SUPPLIED ENTRIES:
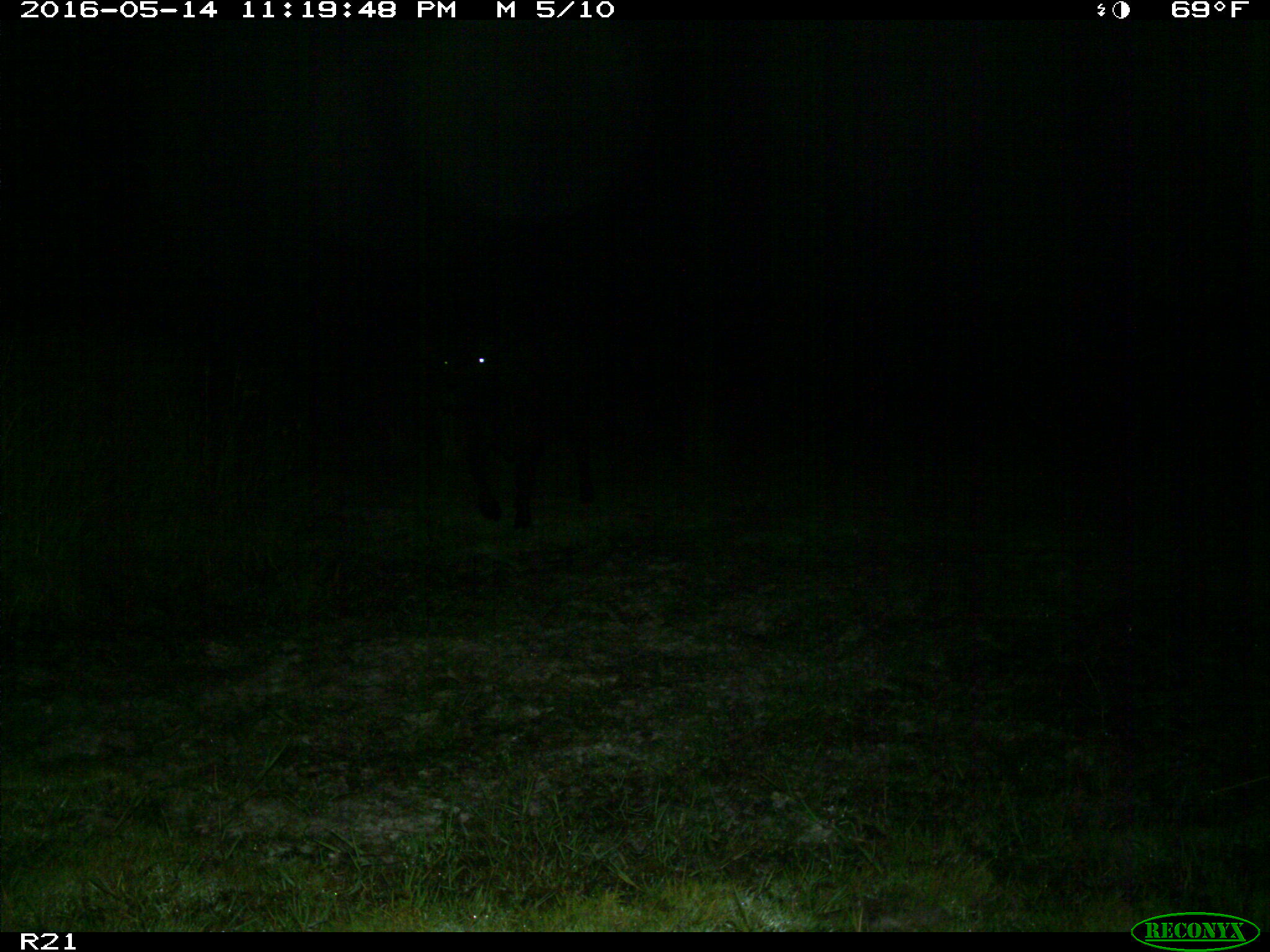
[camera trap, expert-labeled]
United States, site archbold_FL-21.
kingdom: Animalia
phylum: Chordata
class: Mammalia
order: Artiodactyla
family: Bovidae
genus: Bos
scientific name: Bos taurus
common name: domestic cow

--

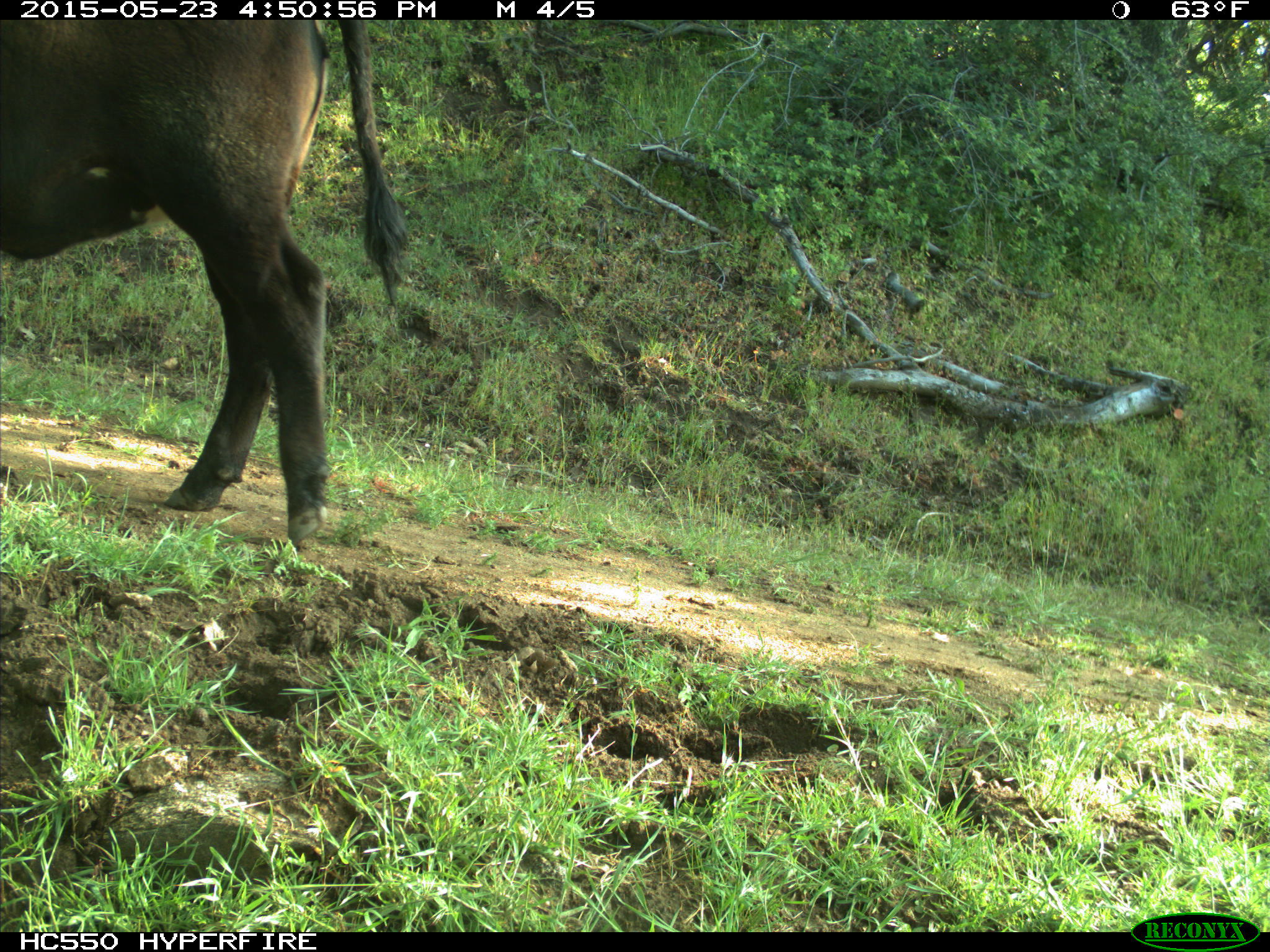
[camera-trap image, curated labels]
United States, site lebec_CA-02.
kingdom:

TASK:
In the data above, start at the line that has "[camera trap, expert-labeled]", stop after the line that has "common name: domestic cow", and print every line in between exactly as it stands.

SOLUTION:
[camera trap, expert-labeled]
United States, site archbold_FL-21.
kingdom: Animalia
phylum: Chordata
class: Mammalia
order: Artiodactyla
family: Bovidae
genus: Bos
scientific name: Bos taurus
common name: domestic cow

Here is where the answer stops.